### Things to do
1. Answer these questions using the excerpt about crowds in New York's Penn Station:
(a) Where did the writer grow up?
(b) Which New York space does the excerpt call one of the city's most crowded?
(c) At what time in particular do huge numbers of people swarm about in directional eddies?
2. In the excerpt about crowds in New York's Penn Station, condense the paragraph beginning "Crowds move in the city." into a short bulleted list that keeps its main facts.
3. Duplicate the passage from the excerpt about crowds in New York's Penn Station between "Crowds move in" and "sitting on them.", inclusive.

### Excerpt provided
* * *

A moment is for ever

The crowds of New York aren’t for everyone. Even for me, who grew up in India in one of its most crowded cities, New York can be overwhelming.

Out of all these crowded spaces, Penn Station is one of New York’s most crowded where people can simply inundate you.

Crowds move in the city. Yet, what is striking about Penn Station crowds is that the movement of people is not haphazard. People move very purposefully once they are subsumed in the flows, as if assigned by some invisible hand to this little eddy or that which then swells into huge rivers of people. At any given moment, especially during rush hour, huge numbers of people swarm about in these directional eddies, or are stationary in strategic parts or simply flow in parallel lines, sometimes in the same but often in opposite directions side by side. People are rarely out of pace, except when they have to pass through heavy doors or climb up stairs with people already sitting on them.

* * *

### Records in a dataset
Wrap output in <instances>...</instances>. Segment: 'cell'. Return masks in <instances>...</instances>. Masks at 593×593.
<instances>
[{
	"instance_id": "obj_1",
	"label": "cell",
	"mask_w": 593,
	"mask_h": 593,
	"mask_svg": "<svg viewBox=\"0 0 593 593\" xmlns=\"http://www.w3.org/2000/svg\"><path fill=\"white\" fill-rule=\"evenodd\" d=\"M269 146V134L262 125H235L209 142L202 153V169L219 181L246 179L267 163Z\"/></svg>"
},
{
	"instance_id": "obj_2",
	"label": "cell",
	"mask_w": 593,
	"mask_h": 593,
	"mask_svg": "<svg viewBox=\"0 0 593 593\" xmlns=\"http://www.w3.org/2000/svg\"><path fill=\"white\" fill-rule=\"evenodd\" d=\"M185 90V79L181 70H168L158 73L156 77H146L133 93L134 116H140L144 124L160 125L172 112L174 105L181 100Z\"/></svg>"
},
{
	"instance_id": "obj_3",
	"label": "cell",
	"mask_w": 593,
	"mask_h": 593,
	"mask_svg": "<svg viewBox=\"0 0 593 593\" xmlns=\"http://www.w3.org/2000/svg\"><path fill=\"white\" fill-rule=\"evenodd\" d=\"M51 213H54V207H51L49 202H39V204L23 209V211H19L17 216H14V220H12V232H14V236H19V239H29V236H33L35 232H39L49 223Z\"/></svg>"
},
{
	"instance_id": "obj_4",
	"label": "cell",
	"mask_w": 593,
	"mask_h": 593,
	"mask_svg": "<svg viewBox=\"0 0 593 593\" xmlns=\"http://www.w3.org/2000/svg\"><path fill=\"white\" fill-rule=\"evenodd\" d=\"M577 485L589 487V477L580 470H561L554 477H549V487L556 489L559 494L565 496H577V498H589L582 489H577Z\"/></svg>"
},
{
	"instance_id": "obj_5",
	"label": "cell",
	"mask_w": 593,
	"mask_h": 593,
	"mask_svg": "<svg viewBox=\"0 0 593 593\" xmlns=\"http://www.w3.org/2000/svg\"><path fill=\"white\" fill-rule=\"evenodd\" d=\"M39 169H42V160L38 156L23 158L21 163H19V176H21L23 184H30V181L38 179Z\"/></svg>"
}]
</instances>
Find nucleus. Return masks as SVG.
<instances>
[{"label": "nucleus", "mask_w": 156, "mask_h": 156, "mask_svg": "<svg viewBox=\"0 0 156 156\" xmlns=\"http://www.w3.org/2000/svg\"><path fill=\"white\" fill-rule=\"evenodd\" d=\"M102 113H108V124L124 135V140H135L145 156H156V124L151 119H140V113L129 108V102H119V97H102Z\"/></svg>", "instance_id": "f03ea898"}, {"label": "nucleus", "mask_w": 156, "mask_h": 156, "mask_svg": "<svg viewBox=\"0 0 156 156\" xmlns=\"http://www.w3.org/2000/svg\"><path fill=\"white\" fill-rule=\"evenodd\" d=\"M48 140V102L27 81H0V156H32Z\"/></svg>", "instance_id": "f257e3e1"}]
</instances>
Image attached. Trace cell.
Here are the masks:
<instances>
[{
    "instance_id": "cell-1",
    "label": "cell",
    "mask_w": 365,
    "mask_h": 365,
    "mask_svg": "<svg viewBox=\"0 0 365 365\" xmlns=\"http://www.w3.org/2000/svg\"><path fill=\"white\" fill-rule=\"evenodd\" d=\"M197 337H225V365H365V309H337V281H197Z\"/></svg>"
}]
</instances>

* * *

### Results by task
1.
(a) In India, in one of its most crowded cities.
(b) Penn Station.
(c) During rush hour.

2.
- Crowds in Penn Station move purposefully, not haphazardly.
- Once in the flows, people seem assigned by an invisible hand to small eddies that swell into huge rivers of people.
- At rush hour, huge numbers swarm in directional eddies, stand in strategic spots, or flow side by side in parallel lines, often in opposite directions.
- People rarely fall out of pace, except at heavy doors or on stairs where others are sitting.

3.
Crowds move in the city. Yet, what is striking about Penn Station crowds is that the movement of people is not haphazard. People move very purposefully once they are subsumed in the flows, as if assigned by some invisible hand to this little eddy or that which then swells into huge rivers of people. At any given moment, especially during rush hour, huge numbers of people swarm about in these directional eddies, or are stationary in strategic parts or simply flow in parallel lines, sometimes in the same but often in opposite directions side by side. People are rarely out of pace, except when they have to pass through heavy doors or climb up stairs with people already sitting on them.